[Source records]
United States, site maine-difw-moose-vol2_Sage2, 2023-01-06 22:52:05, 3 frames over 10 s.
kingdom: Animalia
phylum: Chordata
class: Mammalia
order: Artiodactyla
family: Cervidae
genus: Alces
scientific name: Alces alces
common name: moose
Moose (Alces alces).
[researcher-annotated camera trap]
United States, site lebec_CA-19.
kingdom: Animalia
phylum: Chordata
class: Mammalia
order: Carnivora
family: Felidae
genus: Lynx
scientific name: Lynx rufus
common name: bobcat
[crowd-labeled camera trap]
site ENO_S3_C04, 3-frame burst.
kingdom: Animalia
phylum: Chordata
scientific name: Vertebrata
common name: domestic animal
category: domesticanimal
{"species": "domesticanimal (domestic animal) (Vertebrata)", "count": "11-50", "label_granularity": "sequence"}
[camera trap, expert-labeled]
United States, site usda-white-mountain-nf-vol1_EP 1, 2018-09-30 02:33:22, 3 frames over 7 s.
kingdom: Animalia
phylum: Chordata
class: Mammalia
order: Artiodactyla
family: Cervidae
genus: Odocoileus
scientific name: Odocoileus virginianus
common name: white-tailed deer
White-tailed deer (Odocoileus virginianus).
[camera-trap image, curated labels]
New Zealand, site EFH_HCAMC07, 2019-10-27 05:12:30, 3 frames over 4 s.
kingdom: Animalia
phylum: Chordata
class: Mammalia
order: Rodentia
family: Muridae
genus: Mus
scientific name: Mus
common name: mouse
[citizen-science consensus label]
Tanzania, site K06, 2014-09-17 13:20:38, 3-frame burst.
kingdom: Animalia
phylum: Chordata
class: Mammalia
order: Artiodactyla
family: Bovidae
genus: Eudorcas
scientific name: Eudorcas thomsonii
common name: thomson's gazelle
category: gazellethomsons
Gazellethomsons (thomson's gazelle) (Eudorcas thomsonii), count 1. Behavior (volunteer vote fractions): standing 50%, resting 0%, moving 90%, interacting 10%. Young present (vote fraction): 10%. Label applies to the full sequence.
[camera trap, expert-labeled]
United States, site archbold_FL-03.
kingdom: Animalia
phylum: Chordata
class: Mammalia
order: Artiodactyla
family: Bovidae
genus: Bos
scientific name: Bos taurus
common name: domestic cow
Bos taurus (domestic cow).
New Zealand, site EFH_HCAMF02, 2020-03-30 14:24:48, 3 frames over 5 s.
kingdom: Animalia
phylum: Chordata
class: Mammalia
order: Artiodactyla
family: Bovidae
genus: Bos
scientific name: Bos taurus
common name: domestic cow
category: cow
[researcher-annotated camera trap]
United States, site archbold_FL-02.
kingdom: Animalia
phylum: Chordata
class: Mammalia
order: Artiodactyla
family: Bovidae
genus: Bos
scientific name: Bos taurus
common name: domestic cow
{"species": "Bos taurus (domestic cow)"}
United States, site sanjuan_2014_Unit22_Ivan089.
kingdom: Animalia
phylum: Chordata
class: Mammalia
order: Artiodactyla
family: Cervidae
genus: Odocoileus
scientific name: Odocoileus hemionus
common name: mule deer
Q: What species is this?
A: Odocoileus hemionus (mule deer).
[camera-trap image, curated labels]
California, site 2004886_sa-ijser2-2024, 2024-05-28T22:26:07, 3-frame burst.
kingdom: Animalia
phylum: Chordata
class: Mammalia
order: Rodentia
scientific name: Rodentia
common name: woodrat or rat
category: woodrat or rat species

▶ TASK
Retype the data exactly.

▶ RESPONSE TO THIS TASK
United States, site maine-difw-moose-vol2_Sage2, 2023-01-06 22:52:05, 3 frames over 10 s.
kingdom: Animalia
phylum: Chordata
class: Mammalia
order: Artiodactyla
family: Cervidae
genus: Alces
scientific name: Alces alces
common name: moose
Moose (Alces alces).
[researcher-annotated camera trap]
United States, site lebec_CA-19.
kingdom: Animalia
phylum: Chordata
class: Mammalia
order: Carnivora
family: Felidae
genus: Lynx
scientific name: Lynx rufus
common name: bobcat
[crowd-labeled camera trap]
site ENO_S3_C04, 3-frame burst.
kingdom: Animalia
phylum: Chordata
scientific name: Vertebrata
common name: domestic animal
category: domesticanimal
{"species": "domesticanimal (domestic animal) (Vertebrata)", "count": "11-50", "label_granularity": "sequence"}
[camera trap, expert-labeled]
United States, site usda-white-mountain-nf-vol1_EP 1, 2018-09-30 02:33:22, 3 frames over 7 s.
kingdom: Animalia
phylum: Chordata
class: Mammalia
order: Artiodactyla
family: Cervidae
genus: Odocoileus
scientific name: Odocoileus virginianus
common name: white-tailed deer
White-tailed deer (Odocoileus virginianus).
[camera-trap image, curated labels]
New Zealand, site EFH_HCAMC07, 2019-10-27 05:12:30, 3 frames over 4 s.
kingdom: Animalia
phylum: Chordata
class: Mammalia
order: Rodentia
family: Muridae
genus: Mus
scientific name: Mus
common name: mouse
[citizen-science consensus label]
Tanzania, site K06, 2014-09-17 13:20:38, 3-frame burst.
kingdom: Animalia
phylum: Chordata
class: Mammalia
order: Artiodactyla
family: Bovidae
genus: Eudorcas
scientific name: Eudorcas thomsonii
common name: thomson's gazelle
category: gazellethomsons
Gazellethomsons (thomson's gazelle) (Eudorcas thomsonii), count 1. Behavior (volunteer vote fractions): standing 50%, resting 0%, moving 90%, interacting 10%. Young present (vote fraction): 10%. Label applies to the full sequence.
[camera trap, expert-labeled]
United States, site archbold_FL-03.
kingdom: Animalia
phylum: Chordata
class: Mammalia
order: Artiodactyla
family: Bovidae
genus: Bos
scientific name: Bos taurus
common name: domestic cow
Bos taurus (domestic cow).
New Zealand, site EFH_HCAMF02, 2020-03-30 14:24:48, 3 frames over 5 s.
kingdom: Animalia
phylum: Chordata
class: Mammalia
order: Artiodactyla
family: Bovidae
genus: Bos
scientific name: Bos taurus
common name: domestic cow
category: cow
[researcher-annotated camera trap]
United States, site archbold_FL-02.
kingdom: Animalia
phylum: Chordata
class: Mammalia
order: Artiodactyla
family: Bovidae
genus: Bos
scientific name: Bos taurus
common name: domestic cow
{"species": "Bos taurus (domestic cow)"}
United States, site sanjuan_2014_Unit22_Ivan089.
kingdom: Animalia
phylum: Chordata
class: Mammalia
order: Artiodactyla
family: Cervidae
genus: Odocoileus
scientific name: Odocoileus hemionus
common name: mule deer
Q: What species is this?
A: Odocoileus hemionus (mule deer).
[camera-trap image, curated labels]
California, site 2004886_sa-ijser2-2024, 2024-05-28T22:26:07, 3-frame burst.
kingdom: Animalia
phylum: Chordata
class: Mammalia
order: Rodentia
scientific name: Rodentia
common name: woodrat or rat
category: woodrat or rat species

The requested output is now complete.